=== Ausgewählter Text ===
▽

Die genannten Gesundheitsstörungen heben die tägliche Einsatzfähigkeit von sechs Stunden nicht auf. Weder einzeln noch in ihrer Gesamtheit führen sie zu quantitativen Leistungseinbußen, sondern bedingen nur die oben bereits genannten qualitativen Leistungseinschränkungen.
Damit besteht kein Anspruch auf Gewährung einer Rente wegen voller oder teilweiser Erwerbsminderung.
Die Klägerin hat auch keinen Anspruch auf Rente wegen teilweiser Erwerbsminderung bei Berufsunfähigkeit, § 240 SGB VI, weil sie nicht berufsunfähig ist.

△

=== Aufgabe 1 ===
Gib aus dem Text zur Erwerbsminderungsrente den Abschnitt zwischen „Die Klägerin hat“ und „nicht berufsunfähig ist.“ einschließlich beider Stellen wortgetreu wieder.
=== Aufgabe 2 ===
Führe den Text zur Erwerbsminderungsrente im Anschluss an seinen letzten Satz weiter.

=== Entnommenes Material ===
▽

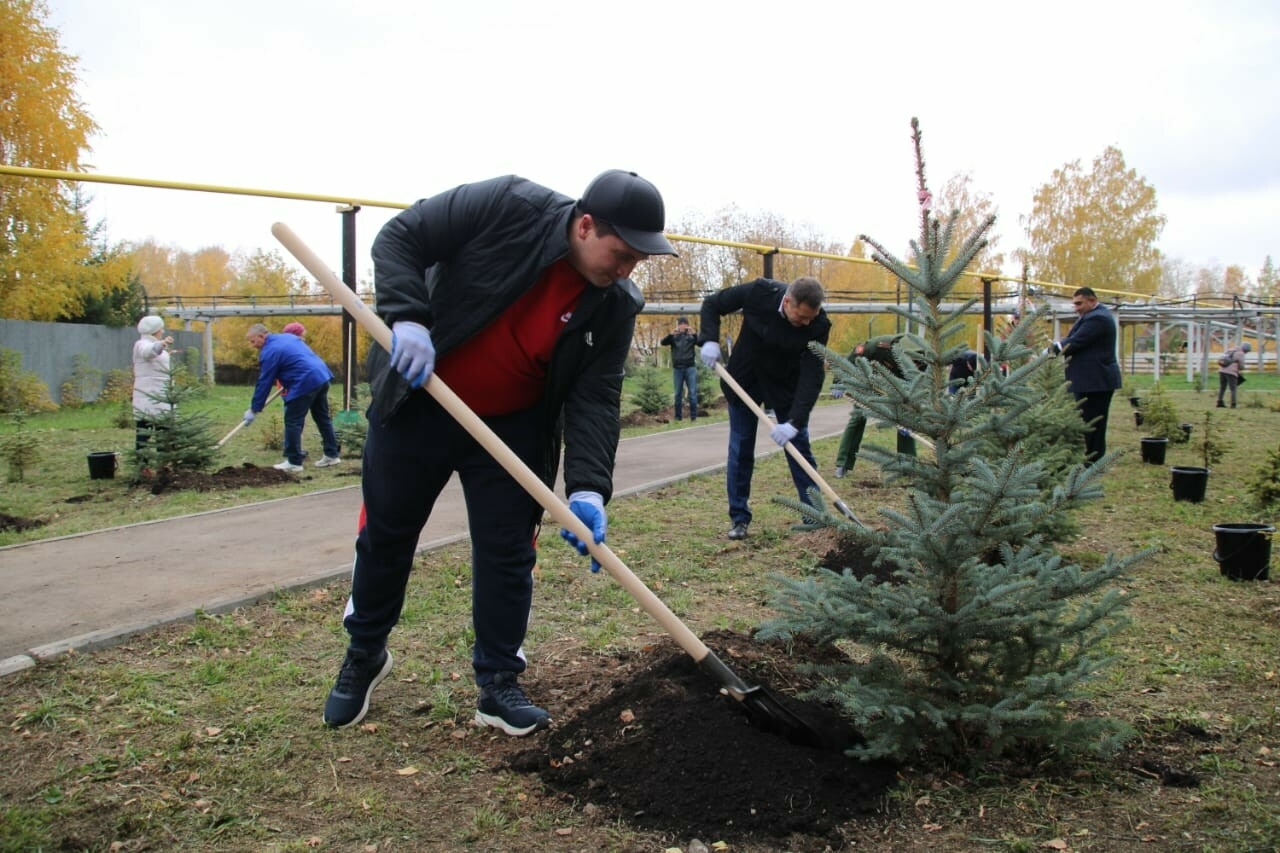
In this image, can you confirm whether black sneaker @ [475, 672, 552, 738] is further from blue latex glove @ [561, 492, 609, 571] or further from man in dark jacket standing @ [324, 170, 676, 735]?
blue latex glove @ [561, 492, 609, 571]

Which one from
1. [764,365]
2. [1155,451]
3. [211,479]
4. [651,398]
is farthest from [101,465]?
[1155,451]

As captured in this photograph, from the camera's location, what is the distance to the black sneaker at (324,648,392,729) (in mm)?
3229

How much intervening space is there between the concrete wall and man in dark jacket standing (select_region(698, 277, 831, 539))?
17.3m

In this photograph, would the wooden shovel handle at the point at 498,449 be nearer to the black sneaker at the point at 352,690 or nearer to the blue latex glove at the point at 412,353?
the blue latex glove at the point at 412,353

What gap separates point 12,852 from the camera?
7.79ft

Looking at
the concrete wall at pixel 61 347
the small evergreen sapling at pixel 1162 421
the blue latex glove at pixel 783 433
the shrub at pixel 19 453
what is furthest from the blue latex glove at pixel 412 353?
the concrete wall at pixel 61 347

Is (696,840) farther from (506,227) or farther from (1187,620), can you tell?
(1187,620)

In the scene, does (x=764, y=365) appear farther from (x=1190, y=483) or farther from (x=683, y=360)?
(x=683, y=360)

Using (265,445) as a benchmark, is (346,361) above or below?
above

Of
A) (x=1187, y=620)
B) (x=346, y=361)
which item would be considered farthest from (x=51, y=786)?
(x=346, y=361)

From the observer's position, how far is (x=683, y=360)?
51.9ft

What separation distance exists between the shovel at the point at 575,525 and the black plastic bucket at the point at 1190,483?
19.9ft

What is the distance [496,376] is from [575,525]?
580 millimetres

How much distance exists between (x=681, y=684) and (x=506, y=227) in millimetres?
1675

△

=== Antwortfeld 1 ===
Die Klägerin hat auch keinen Anspruch auf Rente wegen teilweiser Erwerbsminderung bei Berufsunfähigkeit, § 240 SGB VI, weil sie nicht berufsunfähig ist.

=== Antwortfeld 2 ===
Berufsunfähig ist, wessen Erwerbsfähigkeit wegen Krankheit oder Behinderung auf weniger als sechs Stunden eines vergleichbaren körperlich, geistig und seelisch gesunden Versicherten herabgesunken ist. Der Kreis der Tätigkeiten, nach denen die Erwerbsfähigkeit eines Versicherten zu beurteilen ist, umfasst alle Tätigkeiten, die seinen Kräften und Fähigkeiten entsprechen und ihm unter Berücksichtigung der Dauer und des Umfangs seiner Ausbildung sowie seines bisherigen Berufs und der besonderen Anforderungen seiner bisherigen Berufstätigkeit zugemutet werden können. Zur Eingrenzung der sozialen Zumutbarkeit hat die Rechtsprechung die soziale Wertigkeit der Arbeiterberufe als sogenannte Leitberufe in einem Vierstufenschema erfasst und mutet dem Versicherten den Abstieg um eine Stufe zu.
Ausgehend davon sind die Voraussetzungen für die Gewährung einer Rente wegen teilweiser Erwerbsminderung bei Berufsunfähigkeit nicht erfüllt.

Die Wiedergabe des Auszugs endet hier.